Joël 3:5-16 NBG-vertaling 1951 (NBG51)

5. Want gij hebt mijn zilver en mijn goud weggenomen, mijn kostbare schatten naar uw tempels gebracht,

6. en de kinderen van Juda en van Jeruzalem hebt gij verkocht aan de Ioniërs, om hen ver van hun gebied weg te voeren.
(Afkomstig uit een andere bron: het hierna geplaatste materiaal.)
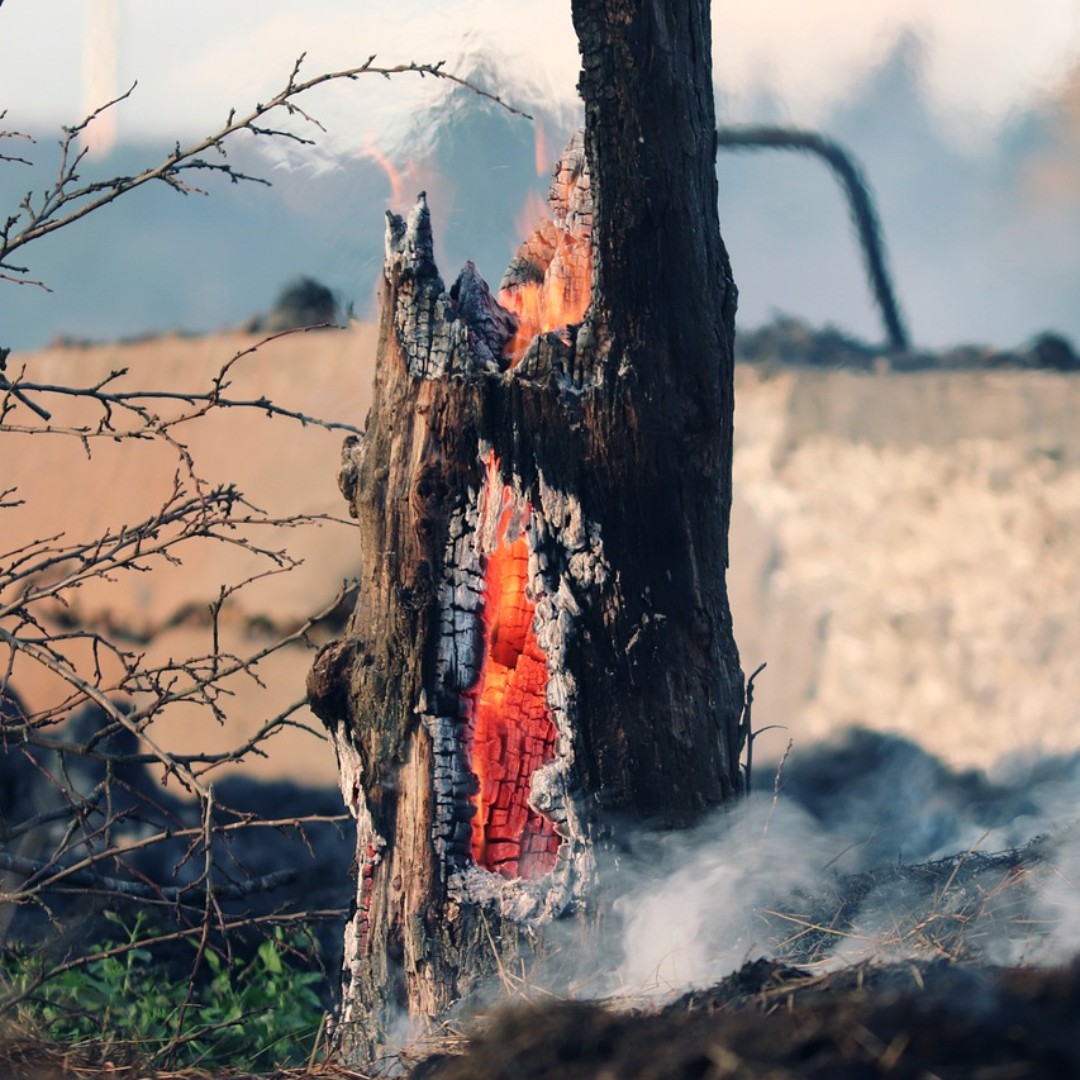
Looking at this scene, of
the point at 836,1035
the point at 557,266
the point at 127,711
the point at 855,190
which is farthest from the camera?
the point at 855,190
7. Zie, Ik zal hen doen opstaan uit de plaats waarheen gij hen verkocht hebt, en Ik zal de vergelding op uw eigen hoofd doen nederdalen:

8. Ik zal uw zonen en uw dochters verkopen in de hand der kinderen van Juda, en dezen zullen hen verkopen aan de Sabeeërs, naar een ver verwijderd volk, want de Here heeft het gesproken.

9. Roept dit uit onder de volken: Heiligt de oorlog, doet de helden opstaan; dat alle krijgslieden aantreden, oprukken!

10. Smeedt uw ploegscharen tot zwaarden en uw snoeimessen tot speren; de zwakke zegge: Ik ben een held.

11. Maakt u op en komt, alle volken van rondom, en verzamelt u. Doe, o Here, uw helden daarheen afdalen.

12. Laat de volken opstaan en oprukken naar het dal van Josafat, want daar zal Ik zitten om alle volken van rondom te richten.

13. Slaat de sikkel erin, want de oogst is rijp. Komt, treedt, want de perskuip is vol; de wijnbakken stromen over. Want hun boosheid is groot.

14. Menigten, menigten in het dal der beslissing, want nabij is de dag des Heren in het dal der beslissing.

15. De zon en de maan worden zwart en de sterren trekken haar glans in.